Local opposition to the casinos felt very despondent. I know, because a few of the leaders in that fight are personal friends. So I got a call. And during that call I ventured "well, my friend, why don't you set up your own parallel ballot box?"
I'll be asking those friends if they'd be willing to come here and share that story with the Field, but the short of it is that they did organize that parallel ballot box. It took great efforts to put alternative "people's ballot boxes" right outside local polling stations. But the benefits were huge. The media were all over the story. The vote on casinos became front page news. All mayoral candidates were seen voting against the casinos.
The final results -- verified as they were by fully independent monitors -- showed a clear majority opposing predatory gambling within 1,000 feet of residential areas.
So I just wanted to say that the parallel ballot box dilemma tactic has been tried before. And it worked.
As I listen to birds chirpin' and singin' in my neck of the woods, I think they too seem to feel the tactic may work for our amig@s in Honduras.
Philippe Duhamel
See
http://www.casinofreephila.org/campaigns/2007/phillys-ballot-box
ballot box is not the answer
Submitted October 23, 2009 - 2:00 pm by maureen danniel (not verified)The regime’s power in Honduras is afraid to relinquish their power over the citizens of Honduras. They ordered the Supreme Court to remove President Manuel Zelaya. Therefore they have the power to order the Supreme Court to reinstate him. It appears the Supreme Court is only puppets holding a lot red tape for the rich and powerful.
They want complete control over the citizens they think they are clever
I.e. pay a few teachers, and then use it as propaganda, saying Manuel Zelaya never paid the teachers we did.
I.e. they canceled all Zelaya’s projects like the one in Northeastern Honduras. Using humanitarian aid monies they were building a hospital. The coup canceled this project and several projects so they could proclaim the money was missing under President Manuel Zelaya rein. It doesn’t take a genius to see through that one.
I.e. they abuse, torture, and attempt to control their citizens who disagree with them. They proclaim they are diplomatic when they set curfews, control the media, use military force to intimidate their citizens. They want the people poor, starving, and uneducated so they can control them. The coup regime will never relinquish their power in a civilized manner.
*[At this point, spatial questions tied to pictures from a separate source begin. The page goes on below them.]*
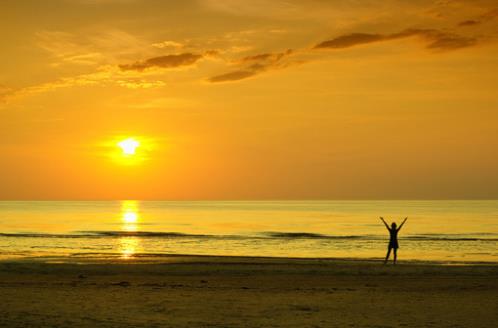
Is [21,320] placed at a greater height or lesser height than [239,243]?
lesser

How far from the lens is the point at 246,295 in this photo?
760 inches

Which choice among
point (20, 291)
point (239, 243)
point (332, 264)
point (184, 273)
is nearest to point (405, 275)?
point (332, 264)

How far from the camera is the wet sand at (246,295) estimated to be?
14.6m

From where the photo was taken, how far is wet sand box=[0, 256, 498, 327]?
14.6m

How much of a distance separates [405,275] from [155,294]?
1252cm

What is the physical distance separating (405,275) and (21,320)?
17.7 metres

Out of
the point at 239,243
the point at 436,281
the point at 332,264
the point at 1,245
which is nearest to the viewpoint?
the point at 436,281

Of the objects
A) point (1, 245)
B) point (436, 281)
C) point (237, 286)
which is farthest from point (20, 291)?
point (1, 245)

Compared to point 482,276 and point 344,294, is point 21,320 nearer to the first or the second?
point 344,294

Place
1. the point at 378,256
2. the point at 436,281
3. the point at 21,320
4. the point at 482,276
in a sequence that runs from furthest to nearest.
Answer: the point at 378,256
the point at 482,276
the point at 436,281
the point at 21,320

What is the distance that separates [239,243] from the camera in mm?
53156

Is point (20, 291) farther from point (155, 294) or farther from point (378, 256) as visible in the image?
point (378, 256)

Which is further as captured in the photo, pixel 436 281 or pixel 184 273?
pixel 184 273

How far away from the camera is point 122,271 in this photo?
27531 mm
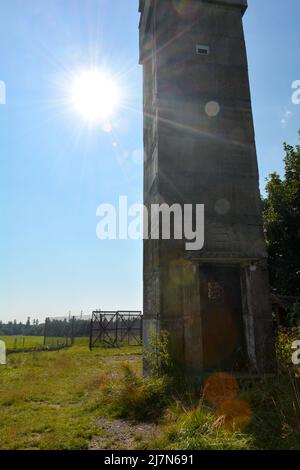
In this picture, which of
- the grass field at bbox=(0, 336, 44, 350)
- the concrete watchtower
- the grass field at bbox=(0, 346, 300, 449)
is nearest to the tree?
the concrete watchtower

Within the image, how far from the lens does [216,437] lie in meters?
4.16

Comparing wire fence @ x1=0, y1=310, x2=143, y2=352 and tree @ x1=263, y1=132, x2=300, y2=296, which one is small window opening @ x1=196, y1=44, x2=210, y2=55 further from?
wire fence @ x1=0, y1=310, x2=143, y2=352

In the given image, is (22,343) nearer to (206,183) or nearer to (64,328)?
(64,328)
I.e. they slander President Manuel Zelaya for increasing the minimum wage. What the heck the old wage was no better than slavery controlled by the rich. Like the rich expatriate living in Honduras paying a few dollars a day for a maid. From factory workers to maids they are all being taking advantage of. Keep them poor so they cannot afford going to school past grade six. The facto government and their rich dictator allies want to continue skimming off the workers pay-cheque. What the heck they can’t do the math anyway.
Even battered and weak the citizens are not fooled by their lies. What is sad is that some people are blind and believe the dictators and their few rich supports.
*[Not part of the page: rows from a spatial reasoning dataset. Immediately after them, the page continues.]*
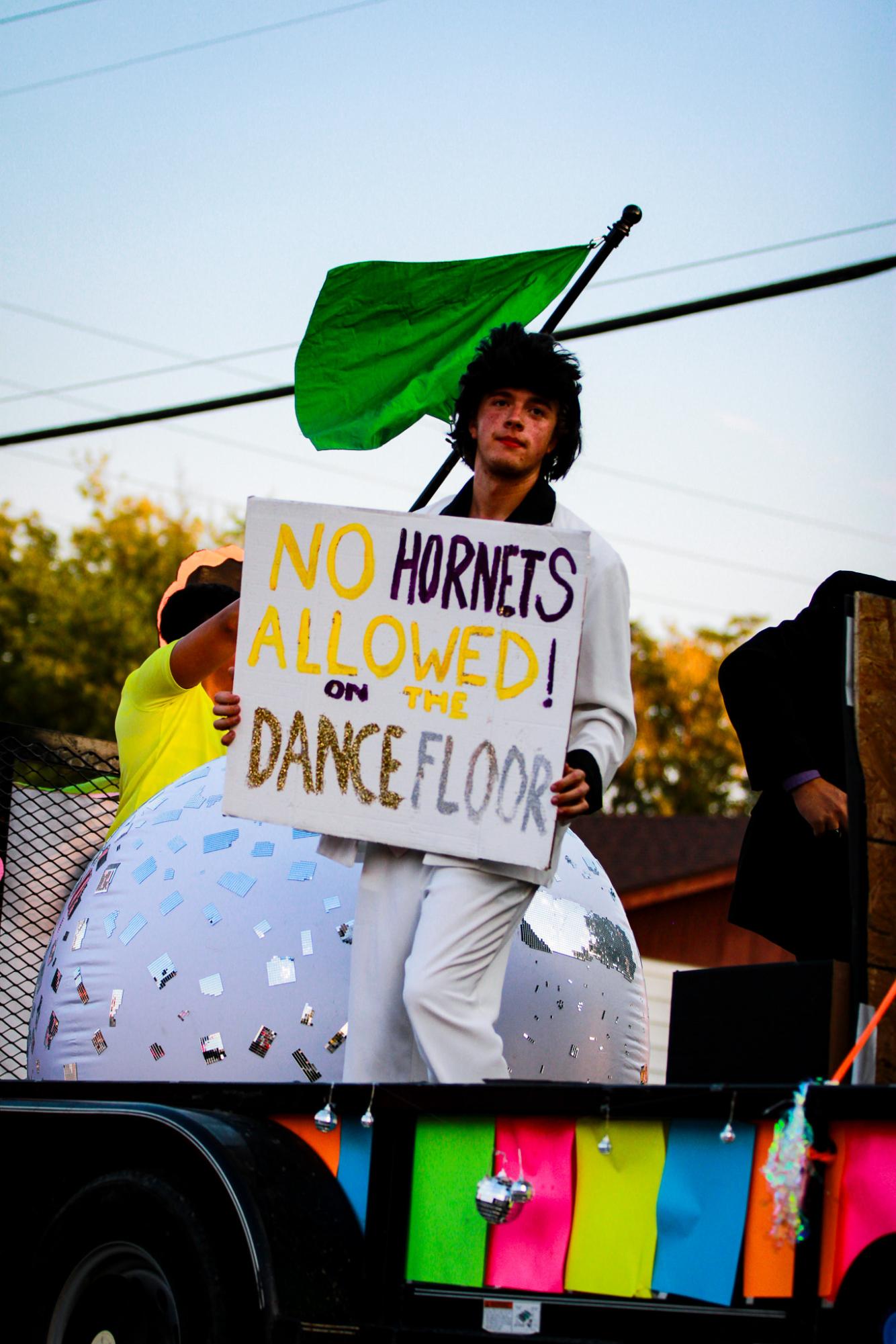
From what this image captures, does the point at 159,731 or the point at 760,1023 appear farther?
the point at 159,731

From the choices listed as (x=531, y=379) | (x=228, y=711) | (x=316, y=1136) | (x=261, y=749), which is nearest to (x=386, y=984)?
(x=316, y=1136)

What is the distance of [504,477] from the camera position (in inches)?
156

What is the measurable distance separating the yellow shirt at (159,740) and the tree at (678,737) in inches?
1684

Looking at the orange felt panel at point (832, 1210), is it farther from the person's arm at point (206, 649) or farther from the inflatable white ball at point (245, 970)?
the person's arm at point (206, 649)

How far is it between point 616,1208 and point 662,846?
83.4ft

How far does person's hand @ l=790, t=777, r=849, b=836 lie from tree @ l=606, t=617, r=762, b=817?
4414cm

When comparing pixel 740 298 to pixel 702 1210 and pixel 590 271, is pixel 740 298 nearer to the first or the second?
pixel 590 271

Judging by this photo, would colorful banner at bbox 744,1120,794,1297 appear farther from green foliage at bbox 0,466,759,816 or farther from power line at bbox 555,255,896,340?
green foliage at bbox 0,466,759,816

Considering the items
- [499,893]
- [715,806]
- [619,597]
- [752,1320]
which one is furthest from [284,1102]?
[715,806]

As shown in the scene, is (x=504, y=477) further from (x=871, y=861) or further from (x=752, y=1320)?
(x=752, y=1320)

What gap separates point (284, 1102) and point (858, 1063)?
1120mm

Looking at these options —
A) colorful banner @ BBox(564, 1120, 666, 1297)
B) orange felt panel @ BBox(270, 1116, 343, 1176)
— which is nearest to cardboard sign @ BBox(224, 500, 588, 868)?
orange felt panel @ BBox(270, 1116, 343, 1176)

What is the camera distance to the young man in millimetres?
3533

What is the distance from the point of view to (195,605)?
19.0 ft
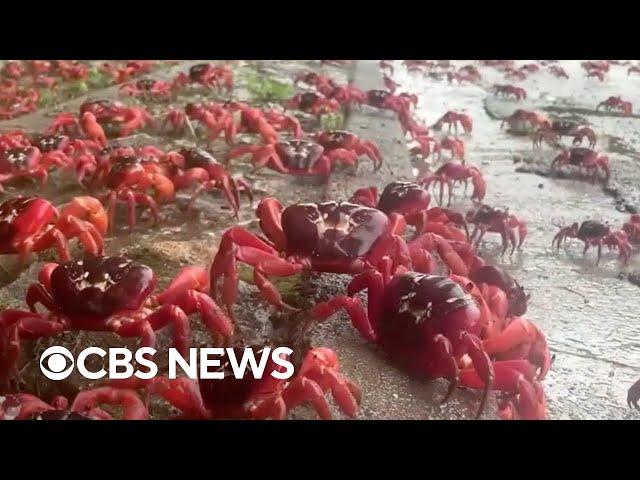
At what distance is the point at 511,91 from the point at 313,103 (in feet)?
2.90

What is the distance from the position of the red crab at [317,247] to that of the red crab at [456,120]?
0.96 metres

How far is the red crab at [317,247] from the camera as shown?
2.20 metres

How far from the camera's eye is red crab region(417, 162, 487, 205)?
274 centimetres

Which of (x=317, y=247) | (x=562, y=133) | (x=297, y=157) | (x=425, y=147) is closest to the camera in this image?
(x=317, y=247)

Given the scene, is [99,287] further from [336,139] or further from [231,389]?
[336,139]

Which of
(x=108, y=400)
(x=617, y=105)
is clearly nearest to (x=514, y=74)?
(x=617, y=105)

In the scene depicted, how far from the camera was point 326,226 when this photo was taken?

In conclusion the rich tell the government what to do. The government tells the courts what to do. The citizens are smarter than the regime government. I say to the people getup stand up, standup for your rights because together you are the power. Demand a new Constitution and a constituent assembly (“constituente”) of elected representatives from every sector of society to write it democratically. The good people of Honduras will prevail.
those ballot boxes
Submitted October 23, 2009 - 3:27 pm by Richard Grabman (not verified)Betsy:
I don't know where you're "here" is, but there is nothing odd about the mechanics of voting in Honduras. It's a lot simpler to count ballots when the Presidential ballots are in one box, the municipal ballots in another, Most of the world does it this way.
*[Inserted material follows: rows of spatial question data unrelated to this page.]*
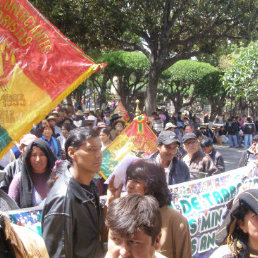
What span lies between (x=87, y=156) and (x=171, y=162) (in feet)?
5.63

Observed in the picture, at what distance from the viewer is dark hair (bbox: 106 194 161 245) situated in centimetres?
159

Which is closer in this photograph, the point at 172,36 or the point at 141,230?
the point at 141,230

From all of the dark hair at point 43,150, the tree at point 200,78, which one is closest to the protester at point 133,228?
the dark hair at point 43,150

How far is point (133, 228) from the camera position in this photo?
1582mm

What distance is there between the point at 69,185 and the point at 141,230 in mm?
741

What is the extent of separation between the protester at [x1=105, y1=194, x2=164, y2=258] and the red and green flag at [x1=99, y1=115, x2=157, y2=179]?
3.35 meters

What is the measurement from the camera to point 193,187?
358cm

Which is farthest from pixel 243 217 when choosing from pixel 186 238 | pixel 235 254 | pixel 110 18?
pixel 110 18

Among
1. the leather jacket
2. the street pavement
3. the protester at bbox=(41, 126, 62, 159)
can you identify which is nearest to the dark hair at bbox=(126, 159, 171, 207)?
the leather jacket

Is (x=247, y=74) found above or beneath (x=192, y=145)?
above

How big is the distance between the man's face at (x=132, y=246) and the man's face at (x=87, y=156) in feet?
2.69

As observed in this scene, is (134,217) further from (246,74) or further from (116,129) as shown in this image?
(116,129)

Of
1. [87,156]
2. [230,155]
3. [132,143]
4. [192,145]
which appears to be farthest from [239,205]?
[230,155]

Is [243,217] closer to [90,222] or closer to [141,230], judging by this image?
[141,230]
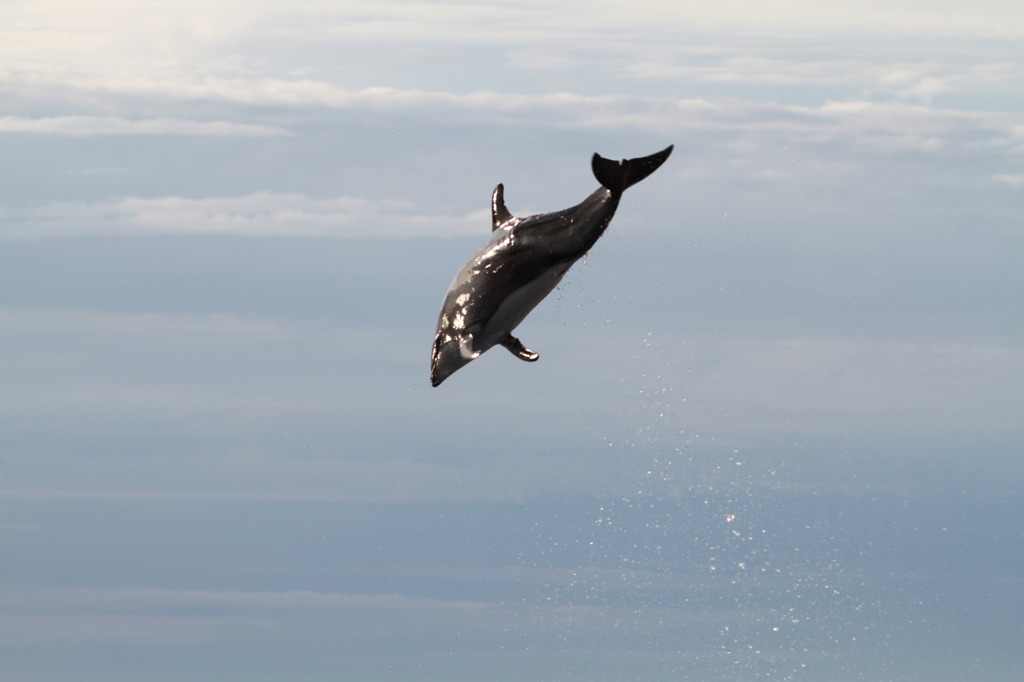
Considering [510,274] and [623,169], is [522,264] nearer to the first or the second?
[510,274]

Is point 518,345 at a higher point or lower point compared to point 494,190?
lower

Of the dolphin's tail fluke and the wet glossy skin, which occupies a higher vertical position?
the dolphin's tail fluke

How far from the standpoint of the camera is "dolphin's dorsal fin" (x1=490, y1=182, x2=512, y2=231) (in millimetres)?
23750

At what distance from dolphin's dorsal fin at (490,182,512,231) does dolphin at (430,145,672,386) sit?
42 centimetres

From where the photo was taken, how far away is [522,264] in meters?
22.5

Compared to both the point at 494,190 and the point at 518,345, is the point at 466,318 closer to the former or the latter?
the point at 518,345

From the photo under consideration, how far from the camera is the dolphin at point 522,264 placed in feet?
72.5

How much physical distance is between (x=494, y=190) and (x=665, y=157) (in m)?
2.89

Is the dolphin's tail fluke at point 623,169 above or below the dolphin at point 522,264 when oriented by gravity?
above

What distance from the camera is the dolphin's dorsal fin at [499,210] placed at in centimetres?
2375

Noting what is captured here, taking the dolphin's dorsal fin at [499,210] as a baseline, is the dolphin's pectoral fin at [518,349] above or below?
below

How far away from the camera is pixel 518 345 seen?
23.1 metres

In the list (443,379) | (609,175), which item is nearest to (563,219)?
(609,175)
Use the elections as an organizing opportunity
Submitted October 23, 2009 - 4:32 pm by Nell (not verified)It's an excellent idea, much more constructive than the ballot nullification idea I was kicking around in August. The kernel of both proposals is to make use of the elections as a mobilizing opportunity.
Beyond its organizing potential, a Primera Urna people's referendum has flat-out support in electoral terms: An Oct 13-19 poll by Greenberg Quinlan Rosner, released today, shows majority support for constitutional reform as a solution to the political crisis rather than the elections. Let's see whether this one gets any more media or pundit attention than the deafening silence with which the COIMER & OP survey was received.
@Betsy: The three different ballots are different colors. The presidential ballots are counted first, and any legislative or mayoral ballots wrongly placed in those boxes are sorted out first and added to the correct box. Same when they move to the congressional ballots; I don't know if incorrectly cast presidential ballots get added to the pres. totals or not, but any mayoral votes get moved to the right box and are counted when it's time to process them.
Mr Giordano, is your survey scientific?
Submitted October 23, 2009 - 9:36 pm by Aaron Ortiz (not verified)I think, Mr. Giordano, that before you could publish your assertion that all the people of Honduras want is a Contitutional Assembly, you would cite or conduct a statistically significant survey of a cross-section of Honduran society. Then I would believe you.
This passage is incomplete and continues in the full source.